-- Study text follows --

I don't know a right lot about male classes but sheer mass doesn't always win out, some of the male bbers can look big and bloated. Condition and symmetry obviously come into it and this is surely where a natty can pull back a few points by getting these qualities nailed?


----------



## AChappell (Jun 1, 2011)

You'd think so Rose, but it depends really on who brings the best package and who ticks most of the boxes. On a different day with a different set of judges, I could have placed higher or lower. Your not going to get any extra points for being natural and where I lost it was on size and condition. I wasn't qutie as sharp as the top guys and I didn't quite have as much thickness in my upper body.


----------



## crazycal1 (Sep 21, 2005)

your still young andy, if you can stay injury free, you may well be able win sh1t in untested comps..

i think size in natural comps will always help you do especially well, getting the condition right on the day is an art obviously and not guarenteed, but with both, you really could do REALLY well as a natty PRO at a world level..


----------



## Dazza1466868025 (Jan 11, 2012)

What if ur tan was darker like the others that could of helped no?

Looking good though best of luck for your main show


----------



## AChappell (Jun 1, 2011)

It's funny you should mention that Dazza, I did have a bit of an issue with my tan and I'd prefer it to be darker. The show was well run and had a great set up but the lighting was actually terrible, shadows all over the place and light and dark spots didn't help. I was trying out a spray tan from a salon so I just wanted to see how it would look on the day. As I said before this show was kind of a practice for me since I hadn't been on stage for quite some time so I wanted to try a few things out. The tan was dually noted though I could have looked better if I was darker.

-- Study text concluded --
-- Provided material follows --

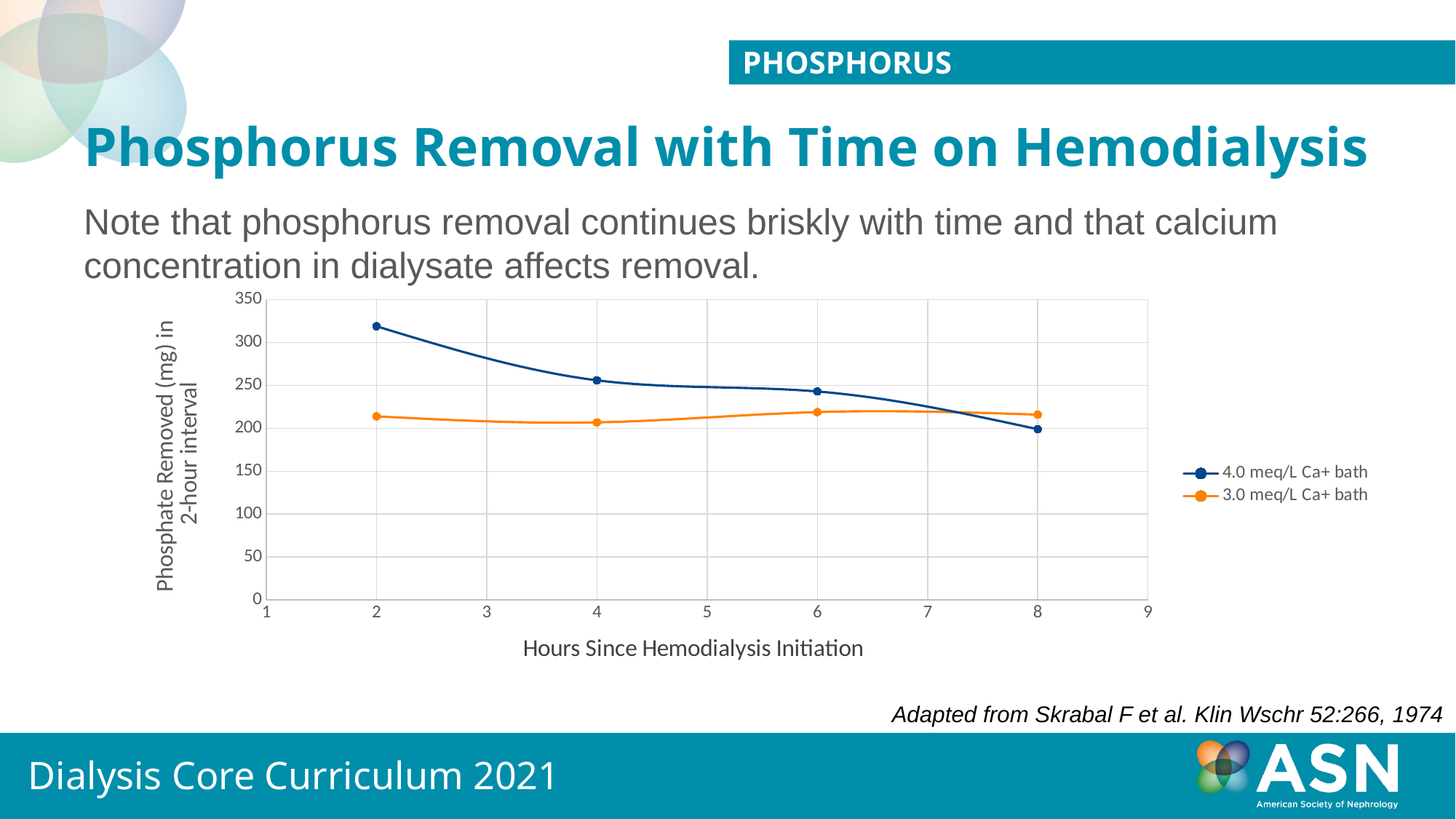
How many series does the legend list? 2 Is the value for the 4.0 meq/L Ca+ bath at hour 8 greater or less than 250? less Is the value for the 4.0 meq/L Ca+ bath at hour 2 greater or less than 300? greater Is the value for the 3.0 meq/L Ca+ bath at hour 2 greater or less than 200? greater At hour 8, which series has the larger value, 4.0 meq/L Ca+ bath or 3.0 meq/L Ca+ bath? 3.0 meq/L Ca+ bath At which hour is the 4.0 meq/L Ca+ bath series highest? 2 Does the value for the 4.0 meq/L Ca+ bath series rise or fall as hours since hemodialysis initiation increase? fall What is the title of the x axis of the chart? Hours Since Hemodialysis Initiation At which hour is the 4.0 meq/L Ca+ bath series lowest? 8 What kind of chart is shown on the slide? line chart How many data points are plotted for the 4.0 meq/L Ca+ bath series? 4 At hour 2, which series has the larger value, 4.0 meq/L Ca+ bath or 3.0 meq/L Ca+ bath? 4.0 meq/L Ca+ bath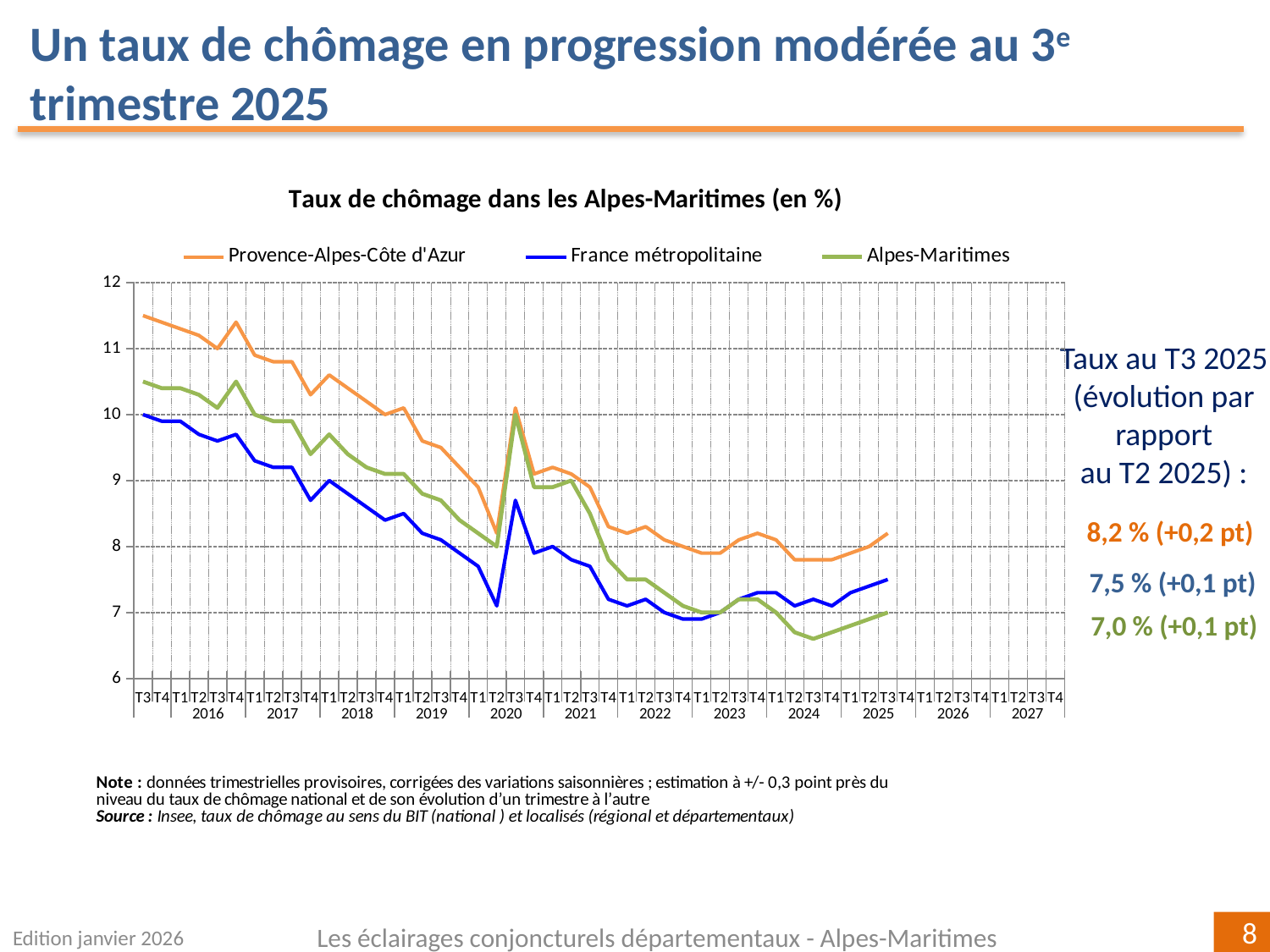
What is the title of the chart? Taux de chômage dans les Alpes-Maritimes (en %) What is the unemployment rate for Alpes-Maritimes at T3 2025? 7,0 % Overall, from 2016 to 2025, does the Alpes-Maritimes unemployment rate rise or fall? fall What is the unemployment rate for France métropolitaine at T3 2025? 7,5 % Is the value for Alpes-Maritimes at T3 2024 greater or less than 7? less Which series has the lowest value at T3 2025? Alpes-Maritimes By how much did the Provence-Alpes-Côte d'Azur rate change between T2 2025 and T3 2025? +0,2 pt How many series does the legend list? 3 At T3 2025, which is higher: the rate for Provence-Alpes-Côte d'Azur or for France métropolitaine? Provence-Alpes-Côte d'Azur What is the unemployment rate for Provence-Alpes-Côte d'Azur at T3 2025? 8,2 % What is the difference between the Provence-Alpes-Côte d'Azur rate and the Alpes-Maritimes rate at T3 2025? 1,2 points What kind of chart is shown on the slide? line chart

-- Provided material concluded --

» The task: Continue the bodybuilding forum thread from its last post onward. The listing above has no connection to the bodybuilding forum thread.

» Output for this task:
----------



## jo fairbairn (Mar 2, 2006)

Looking good Mushy!! The thickness comes with years of training, you know that. I bet you were by far the youngest on the stage too, no? xx


----------



## Phenix (May 12, 2012)

And your still got lots more hair on your head, then the rest Mushy lol


----------



## bornagainmeathead (Nov 26, 2011)

Good luck for Sunday bud.

I will be through for the judging cheering on yourself and Dale Kerr.

Sent from my own little world


----------



## Phenix (May 12, 2012)

bornagainmeathead said:


> Good luck for Sunday bud.
> 
> I will be through for the judging cheering on yourself and Dale Kerr.
> 
> Sent from my own little world


you don't mind me asking . Where is your own little world bud lol


----------



## bornagainmeathead (Nov 26, 2011)

MEEKY said:


> you don't mind me asking . Where is your own little world bud lol


East coast of Scotland Meeky


----------



## AChappell (Jun 1, 2011)

Thanks born again. I can only do my best and hopefully that's good enough.Your buddy Dale looks good when I seen him recently, but he's going to have some stiff competition. Normally I'd say he'd be in the mix but with that many competitors in his class who knows how it's going to turn out.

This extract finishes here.